Nayla bangkit dari duduknya, kemudian melenggang menuju panggung. Setelah berbicara dengan MC yang memimpin acara, Nayla kembali ke tempat duduknya.
...****************...
"Selamat malam dan selamat datang kepada para tamu undangan yang sudah menyempatkan diri hadir di acara pernikahan Tuan Arhan dan Nyonya Aina, doa terbaik untuk mereka berdua."
"Kepada para tamu, silahkan mencicipi hidangan yang sudah disediakan oleh Tuan rumah!"
"Sesuai permintaan seseorang, saya selaku MC meminta dengan sangat kepada Nyonya Aina untuk naik ke atas panggung dan menyumbangkan suara emasnya. Tuan Arhan juga boleh menemani istrinya!" seru MC itu.
Mendengar itu, Aina membulatkan matanya lebar, lalu menatap Arhan dengan intens. Pikirnya, Arhan lah yang meminta MC memanggilnya.
"Kenapa melihat Abang seperti itu?
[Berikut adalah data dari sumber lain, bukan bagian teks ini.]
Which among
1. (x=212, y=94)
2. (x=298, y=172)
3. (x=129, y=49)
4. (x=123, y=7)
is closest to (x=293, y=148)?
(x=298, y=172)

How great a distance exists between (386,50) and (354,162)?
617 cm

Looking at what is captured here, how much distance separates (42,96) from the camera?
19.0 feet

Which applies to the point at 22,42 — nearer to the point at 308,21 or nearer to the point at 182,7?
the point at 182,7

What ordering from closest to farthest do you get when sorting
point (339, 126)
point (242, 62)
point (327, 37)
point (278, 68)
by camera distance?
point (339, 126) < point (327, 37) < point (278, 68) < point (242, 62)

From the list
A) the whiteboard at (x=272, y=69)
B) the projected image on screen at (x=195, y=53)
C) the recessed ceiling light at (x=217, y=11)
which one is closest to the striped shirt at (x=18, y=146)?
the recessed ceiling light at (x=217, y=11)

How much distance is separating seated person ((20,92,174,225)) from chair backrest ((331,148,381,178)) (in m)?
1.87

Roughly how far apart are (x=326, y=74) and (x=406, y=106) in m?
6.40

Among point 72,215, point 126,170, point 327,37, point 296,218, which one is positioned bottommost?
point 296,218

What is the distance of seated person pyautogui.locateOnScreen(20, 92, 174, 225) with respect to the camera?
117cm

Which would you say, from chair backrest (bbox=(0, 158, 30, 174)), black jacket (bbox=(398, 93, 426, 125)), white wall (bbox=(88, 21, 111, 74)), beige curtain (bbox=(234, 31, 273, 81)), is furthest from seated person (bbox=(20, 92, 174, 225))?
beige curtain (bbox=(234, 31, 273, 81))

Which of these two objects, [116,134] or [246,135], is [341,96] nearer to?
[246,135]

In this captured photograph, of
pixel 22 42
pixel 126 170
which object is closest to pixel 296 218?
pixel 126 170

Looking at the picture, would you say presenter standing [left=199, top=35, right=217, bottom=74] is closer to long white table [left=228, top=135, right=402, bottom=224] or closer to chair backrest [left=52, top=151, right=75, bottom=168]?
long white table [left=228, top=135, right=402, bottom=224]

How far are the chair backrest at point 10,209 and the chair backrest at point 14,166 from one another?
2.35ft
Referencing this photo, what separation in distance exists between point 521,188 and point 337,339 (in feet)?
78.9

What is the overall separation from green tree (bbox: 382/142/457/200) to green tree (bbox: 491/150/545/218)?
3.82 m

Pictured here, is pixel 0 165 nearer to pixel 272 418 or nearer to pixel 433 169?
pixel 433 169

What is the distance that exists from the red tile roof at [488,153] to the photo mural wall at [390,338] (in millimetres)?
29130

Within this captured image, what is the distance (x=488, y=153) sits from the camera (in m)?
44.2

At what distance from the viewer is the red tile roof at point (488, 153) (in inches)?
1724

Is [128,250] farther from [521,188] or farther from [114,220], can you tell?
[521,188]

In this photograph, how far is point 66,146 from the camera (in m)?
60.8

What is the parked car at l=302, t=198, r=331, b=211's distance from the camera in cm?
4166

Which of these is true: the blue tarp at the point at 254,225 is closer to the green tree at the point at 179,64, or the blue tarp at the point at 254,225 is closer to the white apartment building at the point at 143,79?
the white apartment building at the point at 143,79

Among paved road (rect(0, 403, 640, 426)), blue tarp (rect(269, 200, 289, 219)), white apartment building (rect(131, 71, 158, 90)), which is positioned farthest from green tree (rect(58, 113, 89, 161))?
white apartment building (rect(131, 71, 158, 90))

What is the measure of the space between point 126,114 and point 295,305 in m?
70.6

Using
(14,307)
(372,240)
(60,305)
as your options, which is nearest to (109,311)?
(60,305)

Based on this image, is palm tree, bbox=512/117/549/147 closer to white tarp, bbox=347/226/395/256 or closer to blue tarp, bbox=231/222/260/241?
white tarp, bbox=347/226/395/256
Bukan Abang, sumpah!" bantah Arhan sembari melebarkan sepuluh jarinya.
Aina menatap sekelilingnya. Saat menangkap keberadaan Nayla yang tengah bertepuk tangan, dia langsung menyadari kalau itu perbuatan sahabatnya.
"Ayo Aina, naiklah! Mama dan Papa ingin mendengar mu bernyanyi." pinta Leona kegirangan.
"Tapi Ma...,"
"Pergilah! Apa mau Abang temani?" tawar Arhan.
Aina menatap Arhan dengan intens, lalu tersenyum kecil dan menggenggam tangan suaminya erat. Keduanya meninggalkan pelaminan dan melangkah menuju panggung.